■ REQUIREMENT: Every entry must be given again exactly.

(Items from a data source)
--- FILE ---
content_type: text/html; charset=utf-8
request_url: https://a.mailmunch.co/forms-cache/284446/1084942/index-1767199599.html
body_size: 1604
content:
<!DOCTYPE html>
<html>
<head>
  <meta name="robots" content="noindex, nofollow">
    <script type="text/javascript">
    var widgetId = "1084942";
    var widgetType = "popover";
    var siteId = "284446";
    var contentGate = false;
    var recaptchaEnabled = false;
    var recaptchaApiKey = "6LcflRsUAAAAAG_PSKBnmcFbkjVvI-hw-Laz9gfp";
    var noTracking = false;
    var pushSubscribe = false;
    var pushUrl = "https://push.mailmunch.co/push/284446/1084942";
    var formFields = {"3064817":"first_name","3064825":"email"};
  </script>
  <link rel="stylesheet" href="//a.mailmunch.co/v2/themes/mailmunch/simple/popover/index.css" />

■ OUTPUT FOR THIS EXERCISE:
--- FILE ---
content_type: text/html; charset=utf-8
request_url: https://a.mailmunch.co/forms-cache/284446/1084942/index-1767199599.html
body_size: 1604
content:
<!DOCTYPE html>
<html>
<head>
  <meta name="robots" content="noindex, nofollow">
    <script type="text/javascript">
    var widgetId = "1084942";
    var widgetType = "popover";
    var siteId = "284446";
    var contentGate = false;
    var recaptchaEnabled = false;
    var recaptchaApiKey = "6LcflRsUAAAAAG_PSKBnmcFbkjVvI-hw-Laz9gfp";
    var noTracking = false;
    var pushSubscribe = false;
    var pushUrl = "https://push.mailmunch.co/push/284446/1084942";
    var formFields = {"3064817":"first_name","3064825":"email"};
  </script>
  <link rel="stylesheet" href="//a.mailmunch.co/v2/themes/mailmunch/simple/popover/index.css" />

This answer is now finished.